» Exercises
1. In the summit report below, which organization does Randy Hayes represent?
2. Shorten the paragraph of the summit report that begins "Also on the topic of censorship" to a single sentence that keeps its main facts.
3. Extend the summit report below with the next few paragraphs, continuing in the same reporting style.

» Text section
--- Start ---

Simon Kimani of South Africa’s Freedom of Expression Institute said: ”We’ve stated all along that we were fearful that the South African government would censor any form of protest against the WSSD.”

Also on the topic of censorship, Randy Hayes of the Rainforest Action Network said a full-page advertisement with the faces of US President George Bush, the World Bank president and the president of Citibank and the words ”Putting a face on Global Warning and Forest Destruction” was censored from the New York Times.

He and fellow IFG board member Tony Clarke said the summit had been taken over by the big corporates.

”The environment agenda has been hijacked by the engines of globalisation,” said Clarke.

”The corporates have taken over control of the environmental policy apparatus of governments.”

A journalist, to the dismay of some others who believed that was not the story, asked whether the panel did not regard it as ironic that the briefing happened in the building of Nedcor, the bank which tried to stage the biggest hostile take-over in South African history a couple of years ago.

”We’ll include them in our next ad,” Hayes replied.

Njehu said: ”Our presence here does not mean any endorsement.”

--- End ---

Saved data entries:
--- Start ---

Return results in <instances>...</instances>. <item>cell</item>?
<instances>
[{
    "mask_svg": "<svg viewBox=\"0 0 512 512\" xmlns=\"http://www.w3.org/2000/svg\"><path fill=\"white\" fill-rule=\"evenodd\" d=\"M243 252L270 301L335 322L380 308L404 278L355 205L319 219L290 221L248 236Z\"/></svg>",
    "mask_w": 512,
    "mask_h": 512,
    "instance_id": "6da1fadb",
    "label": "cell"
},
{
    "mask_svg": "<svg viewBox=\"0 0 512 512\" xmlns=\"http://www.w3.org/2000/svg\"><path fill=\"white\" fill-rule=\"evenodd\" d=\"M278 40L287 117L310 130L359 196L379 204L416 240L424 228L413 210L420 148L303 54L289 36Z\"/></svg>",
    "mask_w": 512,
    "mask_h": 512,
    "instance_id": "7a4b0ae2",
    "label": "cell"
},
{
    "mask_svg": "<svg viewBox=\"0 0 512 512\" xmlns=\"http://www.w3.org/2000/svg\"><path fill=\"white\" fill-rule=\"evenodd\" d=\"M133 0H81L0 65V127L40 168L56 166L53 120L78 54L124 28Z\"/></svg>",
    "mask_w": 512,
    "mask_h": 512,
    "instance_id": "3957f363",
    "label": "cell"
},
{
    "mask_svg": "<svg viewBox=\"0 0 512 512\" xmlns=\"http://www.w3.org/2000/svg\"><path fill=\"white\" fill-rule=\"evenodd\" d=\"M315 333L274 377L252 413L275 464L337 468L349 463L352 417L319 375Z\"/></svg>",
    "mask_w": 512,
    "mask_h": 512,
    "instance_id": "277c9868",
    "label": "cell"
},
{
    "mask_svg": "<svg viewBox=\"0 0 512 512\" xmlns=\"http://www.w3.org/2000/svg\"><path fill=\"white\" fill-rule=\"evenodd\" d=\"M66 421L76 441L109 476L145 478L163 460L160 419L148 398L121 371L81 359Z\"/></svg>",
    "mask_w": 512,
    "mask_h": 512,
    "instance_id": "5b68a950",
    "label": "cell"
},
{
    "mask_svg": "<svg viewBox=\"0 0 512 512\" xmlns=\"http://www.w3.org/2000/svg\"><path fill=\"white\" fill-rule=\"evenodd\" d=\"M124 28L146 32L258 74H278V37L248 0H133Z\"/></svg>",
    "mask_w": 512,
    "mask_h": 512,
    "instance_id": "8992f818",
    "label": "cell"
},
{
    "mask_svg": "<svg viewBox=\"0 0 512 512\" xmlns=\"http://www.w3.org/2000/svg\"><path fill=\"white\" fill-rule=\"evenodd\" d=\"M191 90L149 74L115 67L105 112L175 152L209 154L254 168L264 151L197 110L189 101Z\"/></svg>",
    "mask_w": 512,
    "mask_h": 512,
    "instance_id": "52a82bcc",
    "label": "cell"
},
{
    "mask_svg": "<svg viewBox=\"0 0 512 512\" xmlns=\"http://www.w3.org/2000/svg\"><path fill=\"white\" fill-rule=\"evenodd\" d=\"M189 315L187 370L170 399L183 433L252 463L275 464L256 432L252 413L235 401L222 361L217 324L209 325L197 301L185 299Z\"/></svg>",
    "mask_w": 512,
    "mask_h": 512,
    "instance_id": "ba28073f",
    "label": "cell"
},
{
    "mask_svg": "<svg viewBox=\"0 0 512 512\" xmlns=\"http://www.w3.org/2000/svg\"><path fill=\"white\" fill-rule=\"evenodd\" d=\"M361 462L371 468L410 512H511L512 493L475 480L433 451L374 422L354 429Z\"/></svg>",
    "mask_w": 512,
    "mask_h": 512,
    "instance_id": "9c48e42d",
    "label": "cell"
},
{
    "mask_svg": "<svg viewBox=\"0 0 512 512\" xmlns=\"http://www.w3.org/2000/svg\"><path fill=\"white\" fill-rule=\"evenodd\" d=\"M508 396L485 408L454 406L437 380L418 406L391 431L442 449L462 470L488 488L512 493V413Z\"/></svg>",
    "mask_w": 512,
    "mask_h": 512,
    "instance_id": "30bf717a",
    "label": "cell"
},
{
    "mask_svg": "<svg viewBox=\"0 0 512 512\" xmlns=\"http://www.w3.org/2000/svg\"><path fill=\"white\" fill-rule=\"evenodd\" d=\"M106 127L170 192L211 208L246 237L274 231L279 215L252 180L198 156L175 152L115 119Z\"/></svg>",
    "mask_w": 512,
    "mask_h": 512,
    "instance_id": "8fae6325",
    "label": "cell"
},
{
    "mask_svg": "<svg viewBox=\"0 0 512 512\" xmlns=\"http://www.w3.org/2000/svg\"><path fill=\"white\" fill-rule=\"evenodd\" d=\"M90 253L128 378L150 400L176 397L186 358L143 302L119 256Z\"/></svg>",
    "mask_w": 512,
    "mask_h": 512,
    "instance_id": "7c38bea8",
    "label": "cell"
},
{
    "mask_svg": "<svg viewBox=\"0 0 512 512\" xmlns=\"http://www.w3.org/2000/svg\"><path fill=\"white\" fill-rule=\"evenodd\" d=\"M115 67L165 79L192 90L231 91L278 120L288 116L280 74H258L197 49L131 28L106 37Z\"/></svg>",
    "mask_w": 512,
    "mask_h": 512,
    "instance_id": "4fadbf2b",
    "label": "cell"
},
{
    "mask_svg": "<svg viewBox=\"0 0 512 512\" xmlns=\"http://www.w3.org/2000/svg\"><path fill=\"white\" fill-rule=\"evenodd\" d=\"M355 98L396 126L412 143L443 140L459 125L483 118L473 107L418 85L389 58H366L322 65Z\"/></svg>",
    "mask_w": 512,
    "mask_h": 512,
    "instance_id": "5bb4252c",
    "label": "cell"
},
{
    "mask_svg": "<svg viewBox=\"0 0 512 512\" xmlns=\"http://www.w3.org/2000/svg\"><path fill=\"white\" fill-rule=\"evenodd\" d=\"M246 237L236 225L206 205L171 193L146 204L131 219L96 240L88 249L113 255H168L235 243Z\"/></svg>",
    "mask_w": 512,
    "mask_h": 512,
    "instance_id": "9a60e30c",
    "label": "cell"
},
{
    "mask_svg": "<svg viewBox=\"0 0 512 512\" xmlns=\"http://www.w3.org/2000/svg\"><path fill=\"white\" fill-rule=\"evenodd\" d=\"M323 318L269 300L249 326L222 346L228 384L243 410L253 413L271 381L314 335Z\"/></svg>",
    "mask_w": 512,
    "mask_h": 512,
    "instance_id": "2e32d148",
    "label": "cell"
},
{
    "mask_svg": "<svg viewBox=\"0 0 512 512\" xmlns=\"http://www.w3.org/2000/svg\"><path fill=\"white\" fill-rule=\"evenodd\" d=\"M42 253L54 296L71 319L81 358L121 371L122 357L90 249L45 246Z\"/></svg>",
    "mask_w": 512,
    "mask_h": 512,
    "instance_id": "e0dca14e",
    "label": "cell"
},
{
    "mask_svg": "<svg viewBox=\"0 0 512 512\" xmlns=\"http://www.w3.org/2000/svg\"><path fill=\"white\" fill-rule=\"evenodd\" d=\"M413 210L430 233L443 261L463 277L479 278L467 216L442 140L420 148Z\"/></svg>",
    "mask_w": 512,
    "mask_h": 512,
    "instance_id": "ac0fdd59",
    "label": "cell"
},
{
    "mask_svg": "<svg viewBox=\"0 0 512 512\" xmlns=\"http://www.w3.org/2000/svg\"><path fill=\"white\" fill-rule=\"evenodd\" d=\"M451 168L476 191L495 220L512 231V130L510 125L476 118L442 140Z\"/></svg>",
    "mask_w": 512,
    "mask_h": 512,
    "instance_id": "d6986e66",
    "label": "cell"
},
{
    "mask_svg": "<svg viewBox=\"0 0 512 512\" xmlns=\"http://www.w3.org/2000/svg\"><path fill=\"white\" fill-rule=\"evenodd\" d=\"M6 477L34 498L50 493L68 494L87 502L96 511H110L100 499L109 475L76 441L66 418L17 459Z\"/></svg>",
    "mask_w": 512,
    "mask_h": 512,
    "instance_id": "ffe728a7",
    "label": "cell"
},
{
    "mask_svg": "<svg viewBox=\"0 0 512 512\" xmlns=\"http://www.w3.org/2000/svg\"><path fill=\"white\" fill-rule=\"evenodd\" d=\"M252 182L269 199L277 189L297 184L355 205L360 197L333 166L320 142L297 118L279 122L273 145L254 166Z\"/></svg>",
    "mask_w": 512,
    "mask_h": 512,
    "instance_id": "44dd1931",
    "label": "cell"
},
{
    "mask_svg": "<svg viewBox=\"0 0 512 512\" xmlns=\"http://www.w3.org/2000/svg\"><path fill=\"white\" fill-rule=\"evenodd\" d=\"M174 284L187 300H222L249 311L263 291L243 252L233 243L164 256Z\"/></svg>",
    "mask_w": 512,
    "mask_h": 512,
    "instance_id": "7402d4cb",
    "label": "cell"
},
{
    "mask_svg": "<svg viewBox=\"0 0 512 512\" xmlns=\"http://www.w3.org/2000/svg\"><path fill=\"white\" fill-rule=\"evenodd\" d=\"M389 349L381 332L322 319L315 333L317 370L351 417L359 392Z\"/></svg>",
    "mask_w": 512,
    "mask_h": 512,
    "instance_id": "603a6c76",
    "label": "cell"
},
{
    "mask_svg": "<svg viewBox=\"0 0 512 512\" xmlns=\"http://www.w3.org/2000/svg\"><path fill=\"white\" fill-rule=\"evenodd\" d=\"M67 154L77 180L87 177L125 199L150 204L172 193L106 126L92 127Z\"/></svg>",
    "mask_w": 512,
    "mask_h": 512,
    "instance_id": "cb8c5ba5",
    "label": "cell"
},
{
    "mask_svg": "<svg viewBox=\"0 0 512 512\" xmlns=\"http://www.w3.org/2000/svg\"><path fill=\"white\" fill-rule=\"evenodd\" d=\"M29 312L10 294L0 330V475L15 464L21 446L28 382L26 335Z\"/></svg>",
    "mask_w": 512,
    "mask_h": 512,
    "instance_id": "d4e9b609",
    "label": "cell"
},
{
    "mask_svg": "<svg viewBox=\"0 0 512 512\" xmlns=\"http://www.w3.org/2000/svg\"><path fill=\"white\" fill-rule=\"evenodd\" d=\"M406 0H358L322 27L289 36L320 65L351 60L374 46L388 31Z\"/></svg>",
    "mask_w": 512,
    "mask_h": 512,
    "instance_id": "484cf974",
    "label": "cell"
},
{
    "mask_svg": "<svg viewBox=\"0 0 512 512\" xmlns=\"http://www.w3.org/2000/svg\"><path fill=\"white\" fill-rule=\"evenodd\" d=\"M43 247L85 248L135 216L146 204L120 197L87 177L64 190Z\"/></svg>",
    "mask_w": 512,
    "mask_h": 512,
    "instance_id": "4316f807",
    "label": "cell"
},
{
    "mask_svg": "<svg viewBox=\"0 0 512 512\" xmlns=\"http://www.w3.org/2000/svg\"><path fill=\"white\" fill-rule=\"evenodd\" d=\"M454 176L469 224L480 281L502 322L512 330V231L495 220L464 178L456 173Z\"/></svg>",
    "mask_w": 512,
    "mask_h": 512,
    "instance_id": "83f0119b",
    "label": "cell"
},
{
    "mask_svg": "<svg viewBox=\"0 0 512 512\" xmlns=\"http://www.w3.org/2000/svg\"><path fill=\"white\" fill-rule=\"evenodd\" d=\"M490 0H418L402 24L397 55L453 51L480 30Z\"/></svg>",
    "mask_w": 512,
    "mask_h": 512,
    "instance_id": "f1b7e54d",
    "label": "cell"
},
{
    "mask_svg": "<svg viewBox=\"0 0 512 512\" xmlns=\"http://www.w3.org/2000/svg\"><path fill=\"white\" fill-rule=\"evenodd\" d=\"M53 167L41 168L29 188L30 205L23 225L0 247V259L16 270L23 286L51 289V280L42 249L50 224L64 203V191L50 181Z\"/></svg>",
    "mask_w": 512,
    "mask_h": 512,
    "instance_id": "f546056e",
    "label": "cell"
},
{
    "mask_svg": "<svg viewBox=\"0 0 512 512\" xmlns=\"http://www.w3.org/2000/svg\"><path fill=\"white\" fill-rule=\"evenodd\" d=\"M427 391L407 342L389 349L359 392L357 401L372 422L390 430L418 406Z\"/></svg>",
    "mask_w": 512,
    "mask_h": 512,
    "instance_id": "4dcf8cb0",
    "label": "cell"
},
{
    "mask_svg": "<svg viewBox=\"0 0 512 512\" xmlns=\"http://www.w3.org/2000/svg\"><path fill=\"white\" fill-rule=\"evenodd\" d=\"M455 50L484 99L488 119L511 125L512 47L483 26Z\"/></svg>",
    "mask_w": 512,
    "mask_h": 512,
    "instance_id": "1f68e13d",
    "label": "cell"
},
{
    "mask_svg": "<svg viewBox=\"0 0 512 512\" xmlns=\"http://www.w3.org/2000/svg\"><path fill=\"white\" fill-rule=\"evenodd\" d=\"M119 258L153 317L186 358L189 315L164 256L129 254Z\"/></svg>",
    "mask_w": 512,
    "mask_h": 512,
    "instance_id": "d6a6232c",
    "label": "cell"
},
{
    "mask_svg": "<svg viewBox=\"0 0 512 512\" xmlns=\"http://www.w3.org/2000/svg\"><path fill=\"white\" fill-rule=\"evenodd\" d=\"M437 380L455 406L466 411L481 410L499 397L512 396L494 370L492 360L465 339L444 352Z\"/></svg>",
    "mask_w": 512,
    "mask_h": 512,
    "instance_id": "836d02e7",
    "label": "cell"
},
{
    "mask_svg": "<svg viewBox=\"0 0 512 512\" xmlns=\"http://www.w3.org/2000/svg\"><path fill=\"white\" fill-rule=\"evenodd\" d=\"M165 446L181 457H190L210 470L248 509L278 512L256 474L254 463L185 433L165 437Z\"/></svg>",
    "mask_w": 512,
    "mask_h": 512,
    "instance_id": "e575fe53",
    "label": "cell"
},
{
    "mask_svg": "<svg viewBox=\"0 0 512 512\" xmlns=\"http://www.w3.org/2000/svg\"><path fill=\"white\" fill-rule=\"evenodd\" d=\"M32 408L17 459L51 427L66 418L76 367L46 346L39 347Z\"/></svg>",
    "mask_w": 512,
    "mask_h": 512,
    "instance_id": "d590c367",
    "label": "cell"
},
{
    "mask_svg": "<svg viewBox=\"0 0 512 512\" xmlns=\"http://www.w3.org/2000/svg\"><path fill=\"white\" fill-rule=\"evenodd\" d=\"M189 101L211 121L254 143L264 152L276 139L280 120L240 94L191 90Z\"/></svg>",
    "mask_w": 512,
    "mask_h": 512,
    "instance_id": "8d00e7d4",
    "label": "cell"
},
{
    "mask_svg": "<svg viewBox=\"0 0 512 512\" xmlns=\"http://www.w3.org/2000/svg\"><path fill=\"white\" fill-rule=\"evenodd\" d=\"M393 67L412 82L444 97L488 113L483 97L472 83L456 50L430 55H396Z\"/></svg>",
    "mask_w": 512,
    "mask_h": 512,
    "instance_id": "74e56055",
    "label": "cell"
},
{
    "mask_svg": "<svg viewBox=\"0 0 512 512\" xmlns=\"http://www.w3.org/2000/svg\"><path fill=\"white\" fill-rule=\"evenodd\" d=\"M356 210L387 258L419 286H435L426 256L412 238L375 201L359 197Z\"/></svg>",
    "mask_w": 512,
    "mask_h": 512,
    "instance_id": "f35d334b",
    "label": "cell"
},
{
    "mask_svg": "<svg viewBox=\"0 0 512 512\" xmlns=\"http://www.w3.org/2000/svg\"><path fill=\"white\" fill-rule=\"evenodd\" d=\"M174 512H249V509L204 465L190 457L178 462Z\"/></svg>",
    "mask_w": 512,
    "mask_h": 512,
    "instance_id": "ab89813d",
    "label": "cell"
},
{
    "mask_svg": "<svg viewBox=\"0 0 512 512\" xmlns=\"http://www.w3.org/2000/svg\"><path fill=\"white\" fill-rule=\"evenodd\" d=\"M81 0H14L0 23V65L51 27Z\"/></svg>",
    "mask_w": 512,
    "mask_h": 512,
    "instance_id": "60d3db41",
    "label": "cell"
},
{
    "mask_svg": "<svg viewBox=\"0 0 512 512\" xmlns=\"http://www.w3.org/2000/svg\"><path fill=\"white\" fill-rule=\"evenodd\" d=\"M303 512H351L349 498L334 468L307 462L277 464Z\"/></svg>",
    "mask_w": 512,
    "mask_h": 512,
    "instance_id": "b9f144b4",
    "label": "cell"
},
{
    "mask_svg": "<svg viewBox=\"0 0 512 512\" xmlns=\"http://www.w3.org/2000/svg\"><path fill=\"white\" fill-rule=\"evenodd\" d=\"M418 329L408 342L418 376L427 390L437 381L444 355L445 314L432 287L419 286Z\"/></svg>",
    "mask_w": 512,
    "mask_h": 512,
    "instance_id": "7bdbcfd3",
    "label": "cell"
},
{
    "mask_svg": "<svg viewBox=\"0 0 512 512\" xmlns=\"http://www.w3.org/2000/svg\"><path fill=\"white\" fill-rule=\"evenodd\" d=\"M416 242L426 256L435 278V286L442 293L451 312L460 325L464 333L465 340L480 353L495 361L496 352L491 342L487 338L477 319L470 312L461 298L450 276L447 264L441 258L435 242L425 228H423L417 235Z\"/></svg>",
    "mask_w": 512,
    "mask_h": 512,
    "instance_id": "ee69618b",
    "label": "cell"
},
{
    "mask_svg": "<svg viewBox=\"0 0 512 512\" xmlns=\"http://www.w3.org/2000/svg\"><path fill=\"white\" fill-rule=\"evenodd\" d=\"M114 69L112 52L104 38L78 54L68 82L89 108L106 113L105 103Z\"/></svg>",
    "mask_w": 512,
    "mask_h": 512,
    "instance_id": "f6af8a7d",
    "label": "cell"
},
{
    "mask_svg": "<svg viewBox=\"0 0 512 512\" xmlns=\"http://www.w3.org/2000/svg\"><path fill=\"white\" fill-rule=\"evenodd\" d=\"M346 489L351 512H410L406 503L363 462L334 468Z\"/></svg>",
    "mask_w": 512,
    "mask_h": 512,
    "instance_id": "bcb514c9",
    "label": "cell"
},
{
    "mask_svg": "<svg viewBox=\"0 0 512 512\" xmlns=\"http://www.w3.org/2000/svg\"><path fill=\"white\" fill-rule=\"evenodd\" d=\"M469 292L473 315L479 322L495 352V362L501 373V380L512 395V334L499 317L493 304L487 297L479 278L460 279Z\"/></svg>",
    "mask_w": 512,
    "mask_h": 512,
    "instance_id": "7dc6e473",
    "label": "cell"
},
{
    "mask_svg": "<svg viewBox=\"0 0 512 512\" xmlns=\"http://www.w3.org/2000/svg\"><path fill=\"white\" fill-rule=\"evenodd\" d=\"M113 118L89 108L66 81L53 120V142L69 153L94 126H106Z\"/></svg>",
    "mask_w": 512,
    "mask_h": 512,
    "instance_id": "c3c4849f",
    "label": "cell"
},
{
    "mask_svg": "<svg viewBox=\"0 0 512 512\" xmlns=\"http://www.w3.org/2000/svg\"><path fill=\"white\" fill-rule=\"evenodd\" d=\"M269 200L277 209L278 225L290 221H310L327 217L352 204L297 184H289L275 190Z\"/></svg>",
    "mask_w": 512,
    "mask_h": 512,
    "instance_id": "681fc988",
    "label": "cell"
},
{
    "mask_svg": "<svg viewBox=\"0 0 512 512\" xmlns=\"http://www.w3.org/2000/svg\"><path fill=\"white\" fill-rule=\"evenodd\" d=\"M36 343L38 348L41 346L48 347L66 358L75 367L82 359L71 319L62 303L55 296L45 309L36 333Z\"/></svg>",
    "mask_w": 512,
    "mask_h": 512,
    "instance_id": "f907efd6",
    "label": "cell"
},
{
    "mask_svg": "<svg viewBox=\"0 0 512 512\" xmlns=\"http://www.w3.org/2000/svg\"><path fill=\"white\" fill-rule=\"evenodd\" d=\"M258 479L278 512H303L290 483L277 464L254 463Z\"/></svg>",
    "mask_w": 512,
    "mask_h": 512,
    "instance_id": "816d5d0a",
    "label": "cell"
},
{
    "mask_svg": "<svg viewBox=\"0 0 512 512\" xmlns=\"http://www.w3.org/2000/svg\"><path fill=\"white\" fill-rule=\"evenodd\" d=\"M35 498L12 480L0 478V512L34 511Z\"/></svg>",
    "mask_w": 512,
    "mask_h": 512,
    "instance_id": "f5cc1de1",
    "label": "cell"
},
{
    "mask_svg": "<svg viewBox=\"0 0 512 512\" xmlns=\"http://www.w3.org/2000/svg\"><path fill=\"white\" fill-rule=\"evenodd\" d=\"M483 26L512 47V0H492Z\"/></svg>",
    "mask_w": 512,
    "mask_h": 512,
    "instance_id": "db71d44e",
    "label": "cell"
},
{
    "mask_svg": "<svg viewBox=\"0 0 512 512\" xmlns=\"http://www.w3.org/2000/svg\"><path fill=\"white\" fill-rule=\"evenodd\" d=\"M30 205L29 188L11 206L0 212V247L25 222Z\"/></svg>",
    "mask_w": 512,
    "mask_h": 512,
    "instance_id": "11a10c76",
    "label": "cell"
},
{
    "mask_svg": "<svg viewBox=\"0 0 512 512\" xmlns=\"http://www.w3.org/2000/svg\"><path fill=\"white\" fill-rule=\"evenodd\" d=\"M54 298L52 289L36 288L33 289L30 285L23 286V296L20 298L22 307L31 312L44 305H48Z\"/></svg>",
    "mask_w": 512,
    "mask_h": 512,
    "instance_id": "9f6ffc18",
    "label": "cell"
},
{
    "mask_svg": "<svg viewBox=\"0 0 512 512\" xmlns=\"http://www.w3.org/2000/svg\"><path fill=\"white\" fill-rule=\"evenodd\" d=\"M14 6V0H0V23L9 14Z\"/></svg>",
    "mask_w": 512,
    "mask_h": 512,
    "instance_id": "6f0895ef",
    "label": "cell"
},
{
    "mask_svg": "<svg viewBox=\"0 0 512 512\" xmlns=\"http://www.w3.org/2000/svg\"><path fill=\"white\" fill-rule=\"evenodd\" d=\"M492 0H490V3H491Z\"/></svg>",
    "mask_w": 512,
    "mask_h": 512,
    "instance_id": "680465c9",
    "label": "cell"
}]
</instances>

--- End ---

» In response
1. The Rainforest Action Network.

2. Randy Hayes of the Rainforest Action Network said the New York Times censored a full-page advertisement showing the faces of US President George Bush, the World Bank president and the president of Citibank.

3.
Clarke urged the South African government to ensure full police restraint on Saturday.

Asked about the violence at other anti-globalisation marches like the one at the World Trade Organisation in Seattle, Hayes said: ”We really believe some of the radical protesters were policemen.”

Audience member Barun Mitra of India, a member of the Sustainable Development Network, asked whether he could hand IFG board members an award meant for one of their colleagues who failed to attend the briefing. He was told to wait until after the news conference.

He did so, telling Sapa the award was meant for the recipient’s opposition to modernisation of agriculture. Other candidates considered included Greenpeace, Mitra said.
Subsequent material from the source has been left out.